### Exercices à faire
**A)** Veuillez reproduire tout le passage du texte qui va de « Alors, il parla. » jusqu'à « de choeurs invisibles. ».
**B)** Répondez à ces questions sur le texte :
(i) À quoi la sonorité de la voix est-elle comparée ?
(ii) De qui tous les hommes sont-ils serviteurs, selon l'orateur ?
(iii) Quelle est la meilleure manière de remercier Dieu ?

Alors, il parla. Pour la dernière fois en ce monde, cette voix bien-aimée résonna à mes oreilles. J'ai souvent parlé de la qualité incomparable de cette voix que n'oubliera jamais celui qui a vraiment su l'entendre. Dotée comme nulle autre d'une sonorité de cloche, elle semblait résonner des harmonies d'un autre monde, et l'on pouvait presque imaginer l'accompagnement de choeurs invisibles.

"Nous sommes réunis ici pour la dernière fois. Voici mes dernières paroles d'exhortation. Je vous ai maintes fois appelés à défendre la cause de l'unité de l'humanité, et je vous ai annoncé que tous les hommes sont serviteurs du même Dieu... C'est pourquoi vous devez témoigner la plus grande bonté et le plus grand amour à toutes les nations et rejeter le fanatisme, abandonner les préjugés de religions, de nationalité et de race... C'est pourquoi celui qui offense son prochain offense Dieu... Dieu aime également tous les hommes. Cela étant vrai, les brebis doivent-elles se quereller entre elles ? Elles devraient témoigner leur gratitude et leur reconnaissance à Dieu et la meilleure manière de remercier Dieu est de s'aimer les uns les autres.

### Données brutes
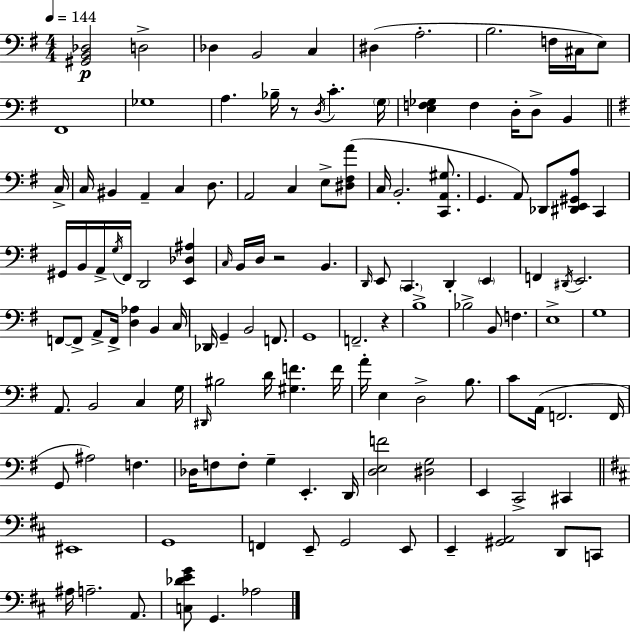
X:1
T:Untitled
M:4/4
L:1/4
K:Em
[^G,,B,,_D,]2 D,2 _D, B,,2 C, ^D, A,2 B,2 F,/4 ^C,/4 E,/2 ^F,,4 _G,4 A, _B,/4 z/2 D,/4 C G,/4 [E,F,_G,] F, D,/4 D,/2 B,, C,/4 C,/4 ^B,, A,, C, D,/2 A,,2 C, E,/2 [^D,^F,A]/2 C,/4 B,,2 [C,,A,,^G,]/2 G,, A,,/2 _D,,/2 [^D,,E,,^G,,A,]/2 C,, ^G,,/4 B,,/4 A,,/4 G,/4 ^F,,/4 D,,2 [E,,_D,^A,] C,/4 B,,/4 D,/4 z2 B,, D,,/4 E,,/2 C,, D,, E,, F,, ^D,,/4 E,,2 F,,/2 F,,/2 A,,/2 F,,/4 [D,_A,] B,, C,/4 _D,,/4 G,, B,,2 F,,/2 G,,4 F,,2 z B,4 _B,2 B,,/2 F, E,4 G,4 A,,/2 B,,2 C, G,/4 ^D,,/4 ^B,2 D/4 [^G,F] F/4 A/4 E, D,2 B,/2 C/2 A,,/4 F,,2 F,,/4 G,,/2 ^A,2 F, _D,/4 F,/2 F,/2 G, E,, D,,/4 [D,E,F]2 [^D,G,]2 E,, C,,2 ^C,, ^E,,4 G,,4 F,, E,,/2 G,,2 E,,/2 E,, [^G,,A,,]2 D,,/2 C,,/2 ^A,/4 A,2 A,,/2 [C,_DEG]/2 G,, _A,2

### Résultats des exercices
**A)**
Alors, il parla. Pour la dernière fois en ce monde, cette voix bien-aimée résonna à mes oreilles. J'ai souvent parlé de la qualité incomparable de cette voix que n'oubliera jamais celui qui a vraiment su l'entendre. Dotée comme nulle autre d'une sonorité de cloche, elle semblait résonner des harmonies d'un autre monde, et l'on pouvait presque imaginer l'accompagnement de choeurs invisibles.

**B)**
(i) À une cloche.
(ii) Du même Dieu.
(iii) S'aimer les uns les autres.